Local Knowledge: The Perfect Shot


The February chill has started to lift when someone calls for more diesel on the fire. Bright orange flames jump out of the small woodpile and, along with the two cowgirls in yellow rain jackets, breaks the monochrome of the scene laid out before the dozen photographers who stand, kneel and lay flat before it.

They keep their lenses trained on the cowgirls while professional photographers Drew and Taylor Stoecklein shout out advice about camera settings and direct the ranch hands posed by the fire. The Stoeckleins pace behind the line of photographers, determined to provide each member of the group, which includes an eighth grader alongside professional cinematographers, with ample opportunity to capture the shot. They direct a cowboy in an orange raincoat to join the girls behind the fire. The girls ride their horses through the smoke-filled aspen grove. Drew asks the cowboy to mount his horse and join them, having them run through scene after scene before the soft morning light peters out. One cowgirl takes up behind the fire with rifle in hand; a cowboy joins her. More diesel on the fire. Move into the adjacent field, race horses. And then, full daylight. Time to pack it up and head back to the Bar Horseshoe Ranch.

The morning scenes are part of the first shoot of the first Stoecklein Photography Workshop of 2015, and the first not led by family patriarch and renowned Western photographer David Stoecklein. The National Cowboy Hall of Fame inductee died in the fall of 2014 at the age of 65 from complications after surgery, two years after he was diagnosed with terminal lung cancer and decades after turning his Bar Horseshoe Ranch, just outside Mackay, Idaho, into one of the top photo studios in the world. During his tenure, the ranch hosted shoots for Stetson, Marlboro, Wrangler and Pontiac among others.

- _Work request 1_: In the article on the Stoecklein photography workshop, why do the Stoeckleins pace behind the line of photographers? Answer in one to three sentences.
- _Work request 2_: Write a continuation of the article on the Stoecklein photography workshop, starting after its last sentence.

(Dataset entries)
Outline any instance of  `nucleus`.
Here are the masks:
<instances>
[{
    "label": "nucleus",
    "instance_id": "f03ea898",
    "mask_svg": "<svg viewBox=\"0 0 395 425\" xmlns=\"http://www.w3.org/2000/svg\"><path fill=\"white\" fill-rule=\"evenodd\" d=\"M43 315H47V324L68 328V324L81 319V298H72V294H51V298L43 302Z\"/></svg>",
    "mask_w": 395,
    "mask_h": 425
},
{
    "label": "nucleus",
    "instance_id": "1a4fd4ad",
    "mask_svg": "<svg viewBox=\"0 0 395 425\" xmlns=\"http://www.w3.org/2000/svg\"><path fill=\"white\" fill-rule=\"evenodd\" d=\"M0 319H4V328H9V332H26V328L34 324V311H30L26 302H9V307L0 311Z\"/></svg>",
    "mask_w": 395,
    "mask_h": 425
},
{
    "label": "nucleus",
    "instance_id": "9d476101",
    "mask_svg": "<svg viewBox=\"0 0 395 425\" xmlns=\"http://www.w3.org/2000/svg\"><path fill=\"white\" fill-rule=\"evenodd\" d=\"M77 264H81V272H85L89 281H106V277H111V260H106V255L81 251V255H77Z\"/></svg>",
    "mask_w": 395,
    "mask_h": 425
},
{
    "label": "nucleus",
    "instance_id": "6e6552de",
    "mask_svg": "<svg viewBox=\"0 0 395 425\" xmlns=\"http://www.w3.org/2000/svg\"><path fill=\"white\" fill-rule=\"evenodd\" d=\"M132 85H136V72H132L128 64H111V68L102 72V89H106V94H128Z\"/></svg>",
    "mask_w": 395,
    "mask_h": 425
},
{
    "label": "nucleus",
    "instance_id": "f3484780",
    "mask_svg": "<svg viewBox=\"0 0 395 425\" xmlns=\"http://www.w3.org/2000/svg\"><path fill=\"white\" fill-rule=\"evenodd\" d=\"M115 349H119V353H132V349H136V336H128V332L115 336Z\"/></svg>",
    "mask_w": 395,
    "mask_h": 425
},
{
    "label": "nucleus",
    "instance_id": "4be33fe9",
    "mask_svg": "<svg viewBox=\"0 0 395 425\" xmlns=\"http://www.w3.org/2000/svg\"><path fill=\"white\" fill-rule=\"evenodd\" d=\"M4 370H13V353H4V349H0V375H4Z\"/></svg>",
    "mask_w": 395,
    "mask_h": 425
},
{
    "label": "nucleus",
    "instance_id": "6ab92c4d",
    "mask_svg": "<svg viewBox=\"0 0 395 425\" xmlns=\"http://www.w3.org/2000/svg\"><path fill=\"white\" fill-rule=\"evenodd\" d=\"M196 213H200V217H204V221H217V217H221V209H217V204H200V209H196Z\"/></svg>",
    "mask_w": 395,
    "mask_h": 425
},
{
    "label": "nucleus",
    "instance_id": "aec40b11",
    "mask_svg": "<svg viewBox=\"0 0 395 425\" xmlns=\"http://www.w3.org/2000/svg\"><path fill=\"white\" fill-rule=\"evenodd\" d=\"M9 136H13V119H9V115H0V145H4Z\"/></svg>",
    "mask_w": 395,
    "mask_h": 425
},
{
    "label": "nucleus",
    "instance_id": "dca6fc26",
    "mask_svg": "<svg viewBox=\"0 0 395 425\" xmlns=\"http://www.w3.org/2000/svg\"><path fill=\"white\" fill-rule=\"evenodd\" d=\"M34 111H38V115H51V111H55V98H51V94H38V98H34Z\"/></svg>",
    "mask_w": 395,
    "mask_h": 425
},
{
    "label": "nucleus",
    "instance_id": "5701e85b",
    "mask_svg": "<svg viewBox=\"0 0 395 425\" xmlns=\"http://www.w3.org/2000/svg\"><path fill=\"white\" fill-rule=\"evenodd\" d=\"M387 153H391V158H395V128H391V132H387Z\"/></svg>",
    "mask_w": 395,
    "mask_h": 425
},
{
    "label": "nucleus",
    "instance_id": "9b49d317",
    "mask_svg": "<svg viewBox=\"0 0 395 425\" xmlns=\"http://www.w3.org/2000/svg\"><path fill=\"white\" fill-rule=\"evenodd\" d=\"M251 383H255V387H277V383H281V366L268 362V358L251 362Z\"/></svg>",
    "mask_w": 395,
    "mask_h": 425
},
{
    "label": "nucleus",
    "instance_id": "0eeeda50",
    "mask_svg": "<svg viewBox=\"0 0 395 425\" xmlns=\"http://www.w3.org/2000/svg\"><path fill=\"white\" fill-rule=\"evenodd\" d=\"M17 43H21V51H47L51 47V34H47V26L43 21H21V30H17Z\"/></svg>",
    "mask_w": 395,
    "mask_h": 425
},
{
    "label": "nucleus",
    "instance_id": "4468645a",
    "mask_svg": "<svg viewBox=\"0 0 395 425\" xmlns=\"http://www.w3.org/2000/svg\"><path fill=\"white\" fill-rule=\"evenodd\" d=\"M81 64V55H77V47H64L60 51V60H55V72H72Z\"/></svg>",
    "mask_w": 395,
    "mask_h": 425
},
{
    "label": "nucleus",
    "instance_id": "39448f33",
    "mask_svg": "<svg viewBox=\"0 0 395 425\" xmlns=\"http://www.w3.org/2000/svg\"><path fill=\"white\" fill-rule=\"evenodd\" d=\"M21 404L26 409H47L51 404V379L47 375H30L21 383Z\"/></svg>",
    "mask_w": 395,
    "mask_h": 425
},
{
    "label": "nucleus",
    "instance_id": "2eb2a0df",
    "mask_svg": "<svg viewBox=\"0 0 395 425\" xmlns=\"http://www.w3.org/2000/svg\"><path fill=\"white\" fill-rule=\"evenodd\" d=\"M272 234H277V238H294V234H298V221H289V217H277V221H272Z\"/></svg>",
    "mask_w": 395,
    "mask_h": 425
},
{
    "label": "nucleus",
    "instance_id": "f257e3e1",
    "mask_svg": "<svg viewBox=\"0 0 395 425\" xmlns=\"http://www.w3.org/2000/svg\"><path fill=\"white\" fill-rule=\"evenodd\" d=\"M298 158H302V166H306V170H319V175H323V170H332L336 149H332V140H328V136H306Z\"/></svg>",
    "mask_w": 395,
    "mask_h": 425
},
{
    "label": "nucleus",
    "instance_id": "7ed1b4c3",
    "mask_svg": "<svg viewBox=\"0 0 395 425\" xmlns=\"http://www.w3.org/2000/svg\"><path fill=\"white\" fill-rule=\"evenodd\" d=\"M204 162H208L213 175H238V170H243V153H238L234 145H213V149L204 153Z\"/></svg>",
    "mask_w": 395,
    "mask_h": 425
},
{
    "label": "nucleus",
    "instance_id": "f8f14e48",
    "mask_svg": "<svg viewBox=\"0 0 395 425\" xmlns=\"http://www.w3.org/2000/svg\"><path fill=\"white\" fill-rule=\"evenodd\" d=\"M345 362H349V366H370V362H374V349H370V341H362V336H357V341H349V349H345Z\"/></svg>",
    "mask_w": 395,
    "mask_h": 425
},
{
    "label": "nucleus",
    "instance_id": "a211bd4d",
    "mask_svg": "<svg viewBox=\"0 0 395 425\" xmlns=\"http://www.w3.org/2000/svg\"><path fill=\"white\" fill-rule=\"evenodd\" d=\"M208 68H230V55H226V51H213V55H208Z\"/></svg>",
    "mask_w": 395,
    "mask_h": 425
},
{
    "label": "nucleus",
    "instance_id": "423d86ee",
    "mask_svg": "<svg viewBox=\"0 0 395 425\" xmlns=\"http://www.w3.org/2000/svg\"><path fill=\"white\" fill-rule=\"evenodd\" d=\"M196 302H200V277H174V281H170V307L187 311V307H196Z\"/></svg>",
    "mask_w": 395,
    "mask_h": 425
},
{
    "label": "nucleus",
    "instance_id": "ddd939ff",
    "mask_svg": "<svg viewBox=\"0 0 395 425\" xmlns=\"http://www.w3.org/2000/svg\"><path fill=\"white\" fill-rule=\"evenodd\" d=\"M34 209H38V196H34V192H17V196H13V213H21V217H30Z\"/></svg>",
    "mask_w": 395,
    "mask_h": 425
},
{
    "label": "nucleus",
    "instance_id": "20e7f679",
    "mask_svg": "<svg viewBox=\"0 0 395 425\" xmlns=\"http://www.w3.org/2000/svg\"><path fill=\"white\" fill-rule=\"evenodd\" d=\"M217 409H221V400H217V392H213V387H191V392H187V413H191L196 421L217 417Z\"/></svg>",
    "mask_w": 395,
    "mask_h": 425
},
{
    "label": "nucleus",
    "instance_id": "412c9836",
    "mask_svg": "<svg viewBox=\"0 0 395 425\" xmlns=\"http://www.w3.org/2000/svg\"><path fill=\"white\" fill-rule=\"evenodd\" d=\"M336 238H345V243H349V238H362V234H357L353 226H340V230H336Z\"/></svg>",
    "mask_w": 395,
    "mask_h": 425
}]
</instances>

- _Task result 1_: They pace behind the line because they are determined to give each member of the group ample opportunity to capture the shot. The group ranges from an eighth grader to professional cinematographers.

- _Task result 2_:
All those commercial photo shoots kept David Stoecklein busy throughout his late 50s and early 60s. Through the 2000s, Drew tried to convince his father to host photo workshops at the ranch instead. It was less stressful than the commercial shoots, he argued. But it wasn’t until the Great Recession, when company cutbacks opened up the elder Stoecklein’s previously packed schedule, that he considered what Drew had pitched for years, says Mary Stoecklein, David’s wife. The Stoeckleins worked through the details and advertised the following year, welcoming the first group of 10 students to the ranch in February 2010. Each workshop consists of three photo shoots — two sunrises and one sunset — as local cowboys and cowgirls demonstrate ranch work like feeding cattle and branding calves. Students learn Stoecklein family tips on how to manage a shoot, what to look for and how to edit their photos using Lightroom software.

The ranch sits at the base of the Lost River Range, a dramatic and severe group of mountains that hold the highest peak in Idaho. David Stoecklein bought the ranch in the early 1980s as a getaway from Sun Valley, where he worked as a photographer for Smith Optics. As he got to know his neighbors — ranching families who had worked the valley since the early 1900s — Stoecklein developed an interest in capturing Western ranch life. He slowly changed the ranch’s focus from cattle to photography: placing a water spigot in the middle of a field not because it’s a good place to have a spigot, but because it’s the perfect angle to manufacture a rainy sunrise; locating a road cut to a distant knoll that provides the best angle for capturing the evening alpenglow on the Lost River mountains.

Over time the neighbors came to respect and admire Stoecklein’s work. When Stoecklein asked Brett Zollinger (whose family has owned a nearby ranch for nearly 100 years), and others in the valley to be in commercial shoots or to photograph cattle brandings, they agreed.

“He published a book, Idaho Cowboy, and I just seen it and thought that was pretty awesome,” Zollinger says. “I do what I do. But do I do it good enough to make people want to take note of it? That to me is a real honor.”

After the final shoot of the February workshop — a mock branding under a golden morning sun, with horses galloping before the mountains — and after the photographers select their favorite photos for the workshop-ending slideshow, everyone gathers at the modest log cabin for a rib dinner. But before the feast begins, Mary Stoecklein calls the group to the “dragon” outside. The dragon is a metal fire barrel with brands cut into the sides and a chimney that extends more than 6 feet high, pushing the smoke well above the gathered crowd. Mary says it was David’s favorite way to wind down the night.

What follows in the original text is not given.